Following the finding of that personal property on the Vanek farm, the Vaneks were arrested on a charge of burglary, given a preliminary examination, and held to answer to the district court for Twin Falls county. March 8, 1937, an information was filed in that court charging the Vaneks with the crime of burglary. March 29, 1937, they were tried and found guilty of burglary in the second degree. April 7, 1937, judgment was entered on the verdict, sentencing the defendants to serve not less than one nor more than five years in the state penitentiary. April 10, 1937, defendants moved for a new trial. April 30, 1937, the motion was denied. The defendants appealed from both the judgment of conviction and the order denying a new trial.

Appellants contend the information does not state facts sufficient to constitute a public offense; that it does not conform to the requirements of sections 19-1309, 19-1310, and 19-1311, I. C. A., in that, it is insisted, the information "does not contain a statement of the acts constituting the offense in ordinary and concise language, in such manner as to enable a person of common understanding to know what is intended; and that it is not direct and certain as to the offense charged or the particular circumstances of the offense charged"; that it fails to allege any unlawful breaking and entering, and it is "impossible to tell therefrom whether or not it is intended to be alleged that the alleged burglary was committed in the night time or in the day time."

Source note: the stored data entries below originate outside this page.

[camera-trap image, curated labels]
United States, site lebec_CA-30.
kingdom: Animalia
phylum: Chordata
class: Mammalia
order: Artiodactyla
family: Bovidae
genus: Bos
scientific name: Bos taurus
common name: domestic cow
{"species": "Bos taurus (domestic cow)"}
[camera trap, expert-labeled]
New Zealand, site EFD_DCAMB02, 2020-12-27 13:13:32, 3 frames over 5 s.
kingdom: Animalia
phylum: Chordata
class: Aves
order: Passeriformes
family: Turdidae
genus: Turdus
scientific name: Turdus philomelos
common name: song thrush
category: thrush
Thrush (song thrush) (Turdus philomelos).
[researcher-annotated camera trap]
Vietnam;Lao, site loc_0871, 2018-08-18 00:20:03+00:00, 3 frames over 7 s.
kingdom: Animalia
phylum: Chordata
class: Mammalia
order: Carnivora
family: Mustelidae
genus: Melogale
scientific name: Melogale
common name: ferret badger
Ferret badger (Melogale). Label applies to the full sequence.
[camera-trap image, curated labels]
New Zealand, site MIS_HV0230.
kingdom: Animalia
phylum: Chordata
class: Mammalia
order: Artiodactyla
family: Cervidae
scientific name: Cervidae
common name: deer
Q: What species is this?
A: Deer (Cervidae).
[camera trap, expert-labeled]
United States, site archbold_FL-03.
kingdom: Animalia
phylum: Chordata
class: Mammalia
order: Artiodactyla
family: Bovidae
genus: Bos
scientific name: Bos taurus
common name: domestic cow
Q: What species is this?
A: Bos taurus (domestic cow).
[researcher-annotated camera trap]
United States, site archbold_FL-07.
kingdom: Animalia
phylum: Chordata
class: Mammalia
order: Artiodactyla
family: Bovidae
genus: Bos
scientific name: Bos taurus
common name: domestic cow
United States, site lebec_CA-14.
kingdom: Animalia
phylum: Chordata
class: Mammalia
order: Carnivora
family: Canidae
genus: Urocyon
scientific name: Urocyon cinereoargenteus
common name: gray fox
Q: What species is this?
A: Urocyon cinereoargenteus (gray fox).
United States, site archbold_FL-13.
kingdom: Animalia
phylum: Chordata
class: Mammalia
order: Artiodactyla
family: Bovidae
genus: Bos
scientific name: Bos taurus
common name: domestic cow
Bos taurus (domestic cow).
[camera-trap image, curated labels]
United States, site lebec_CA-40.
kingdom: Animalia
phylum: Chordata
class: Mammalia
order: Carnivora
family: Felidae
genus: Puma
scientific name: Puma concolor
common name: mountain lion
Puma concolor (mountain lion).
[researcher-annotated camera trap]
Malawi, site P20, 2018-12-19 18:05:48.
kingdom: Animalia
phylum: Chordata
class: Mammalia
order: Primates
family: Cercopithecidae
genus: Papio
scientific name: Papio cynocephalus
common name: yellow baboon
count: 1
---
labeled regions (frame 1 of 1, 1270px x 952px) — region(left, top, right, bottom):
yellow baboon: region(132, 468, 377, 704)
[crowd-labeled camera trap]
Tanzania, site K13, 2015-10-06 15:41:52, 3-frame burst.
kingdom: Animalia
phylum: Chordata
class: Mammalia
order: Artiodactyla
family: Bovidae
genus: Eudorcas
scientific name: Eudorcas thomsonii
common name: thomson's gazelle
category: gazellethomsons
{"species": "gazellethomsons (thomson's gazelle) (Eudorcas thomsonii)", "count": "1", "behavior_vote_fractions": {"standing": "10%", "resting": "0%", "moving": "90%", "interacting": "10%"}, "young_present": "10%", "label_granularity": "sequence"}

The information charges that "The said Martin Vanek and Charles Vanek, on or about the 4th day of January, 1937, in the County of Twin Falls, State of Idaho, did then and there wilfully, wrongfully, unlawfully, feloniously and burglariously enter a certain building, to-wit, a barn located on Lot 3 and Lot 4, in Section 6, Township 11 South, Range 14 E. B. M., and occupied by Lewis Robbins, with the intent then and there to commit larceny therein."

Sec. 17-3401, I. C. A., provides:

"Every person who enters any house, room, apartment, tenement, shop, warehouse, store, mill, barn, stable, outhouse, or other building, tent, vessel, or railroad car, with intent to commit grand or petit larceny or any felony, is guilty of burglary."